こんこんと湧く/深まって/神様のサイコロ
管狐。文字通り、管の中に入っている狐の妖怪。トイレットペーパーの芯や水筒の中にもいる。
ボールペンをノックしたら出てきたのには驚いた。そのまま書こうとしたら狐の足跡が紙の上に並んで、結局書き直し。

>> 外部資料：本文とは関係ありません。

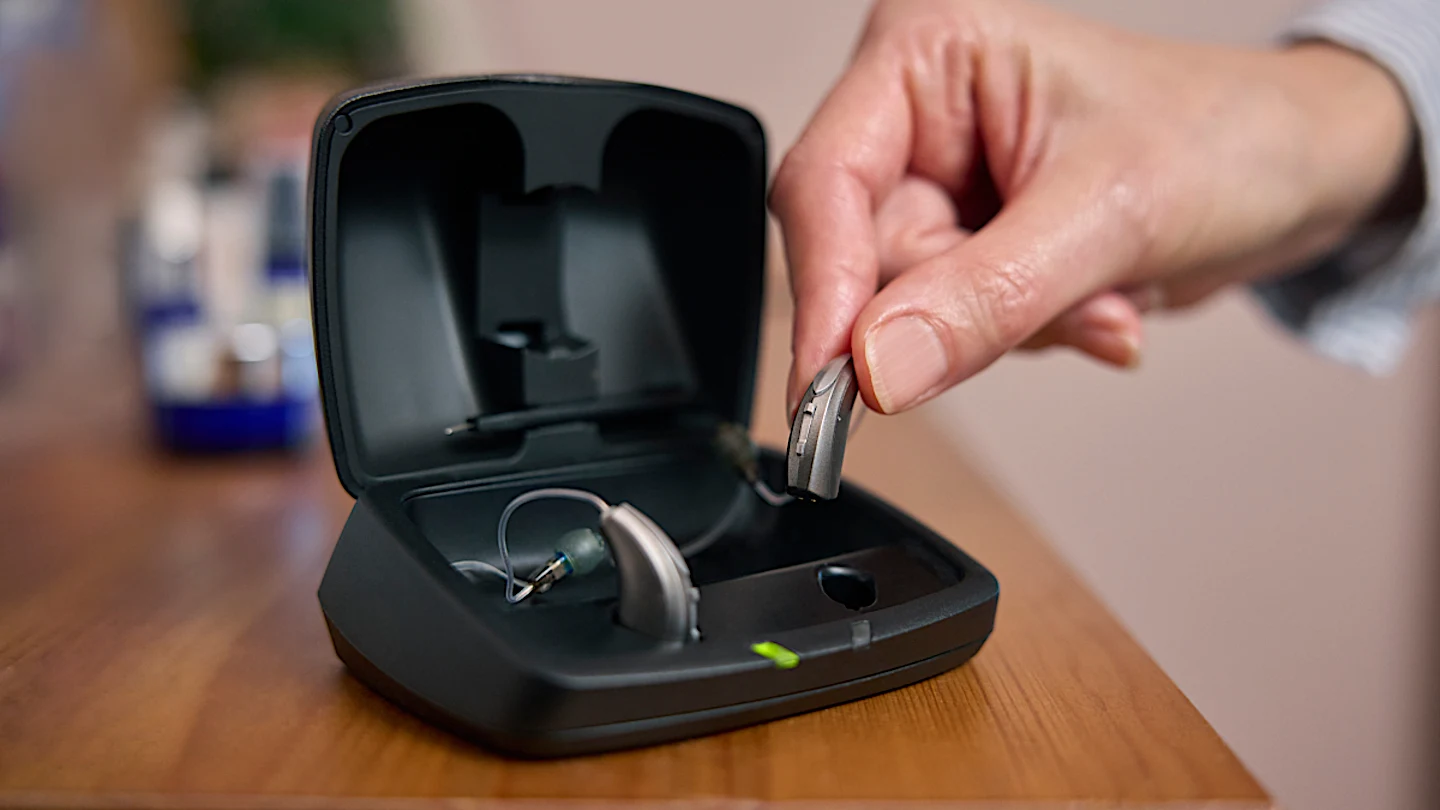 Exclusivo Madrid: Reciba su muestra gratuita del audífono microCIC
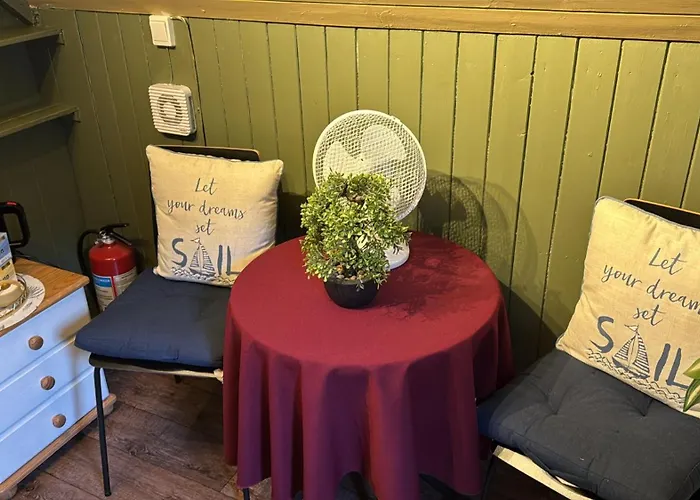 Cozy Bedroom & Basement With Amenities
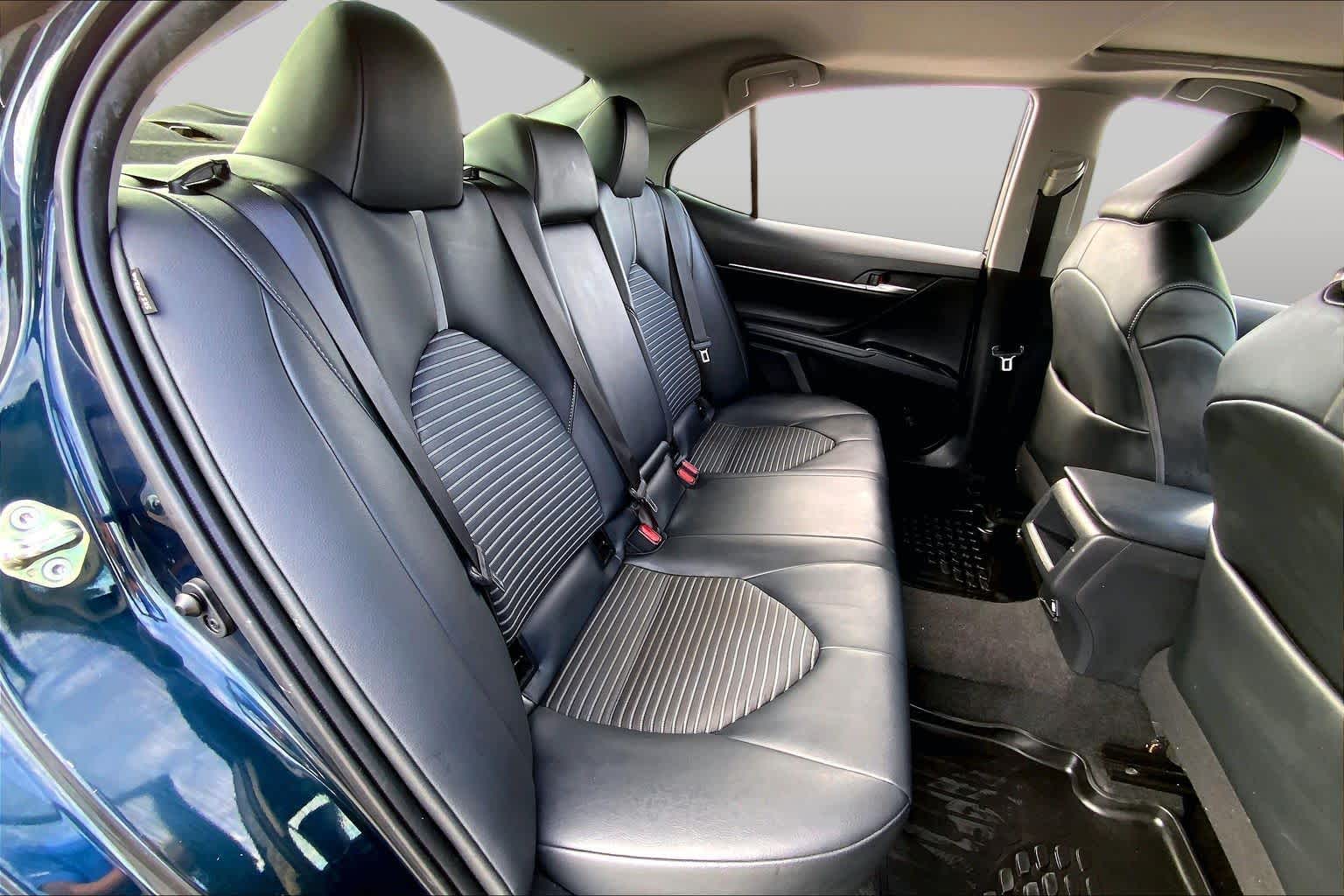 2020 Toyota Camry photo 19 of 33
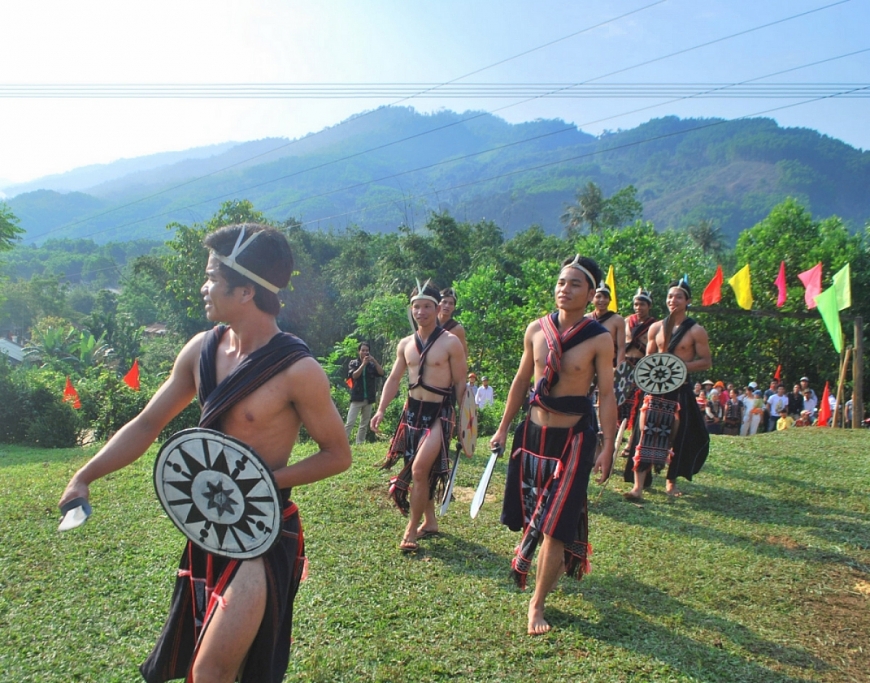 Lễ hội Tatrai của người Cơ Tu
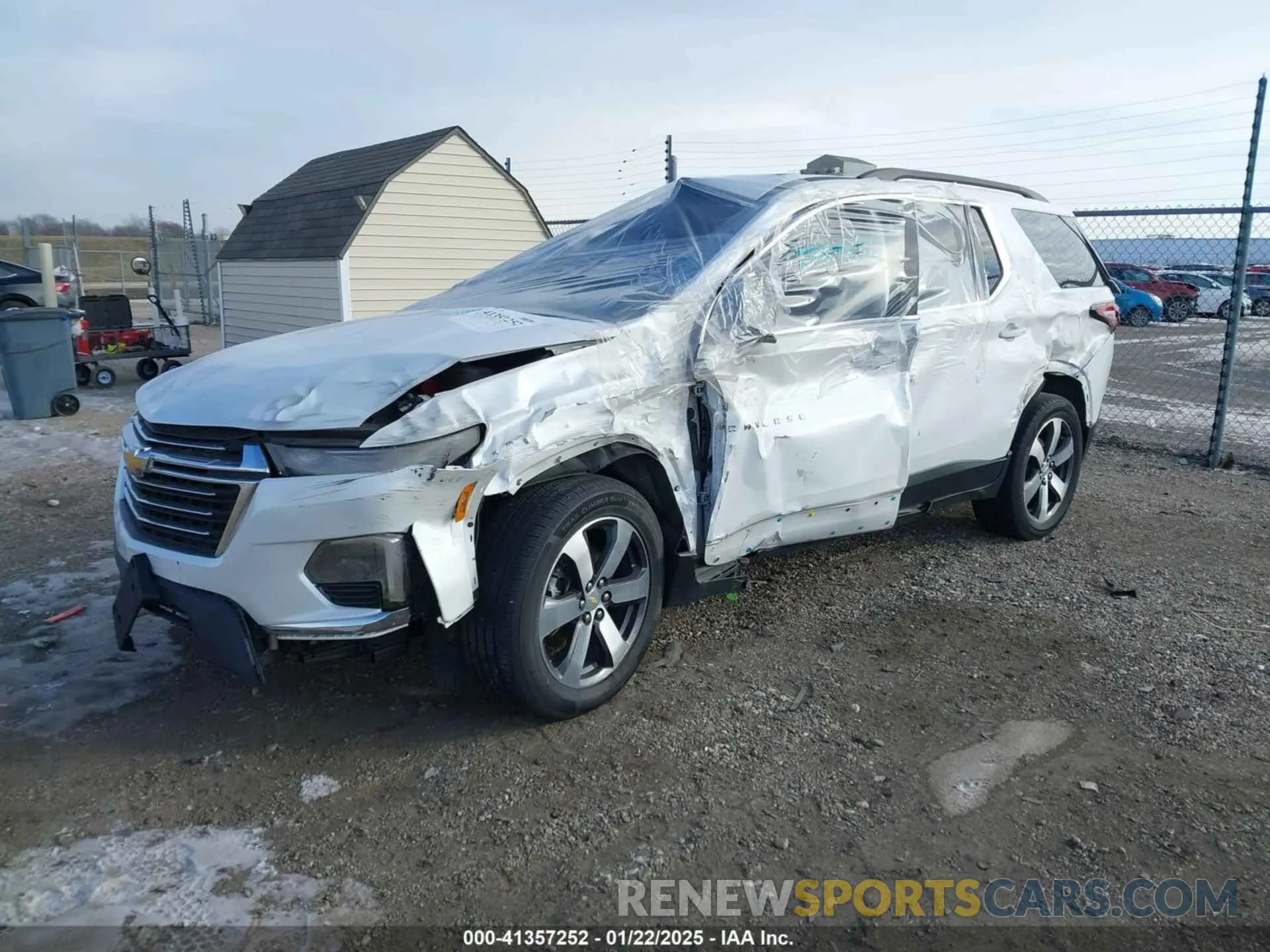 2 Photograph of a damaged car 1GNEVHKW6NJ130204 CHEVROLET TRAVERSE 2022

ハクション、とくしゃみをしたら、喉からも飛び出してきた。
お陰で口の中が毛だらけだ。
【こんこんと湧く】
深夜と深海は似ている。
夜の町を歩く私が開けた、小さな扉。扉は海に繋がっていた。
どうも歩きにくいと思っていたら水の中。それくらい光景が似ていて気づかなかった。
タカアシガニに会釈をして、グソクムシたちの食事を眺めて、メンダコと踊り、扉を出た。
夜と海。朝が来ることだけが違っていた。
【深まって】
秋の天気は変わりやすい。次々と移ろう空模様に息を吐いた。
「間違えてバケツをひっくり返す、雨。一回休み」
空から女の子の声が聞こえてきて、次の瞬間、突然の豪雨。
一時間もしないうちに雨は止み、再び空から声がした。
「虹が出る。やった、三マス進む!」
本当に虹が出た。リアルな双六だな。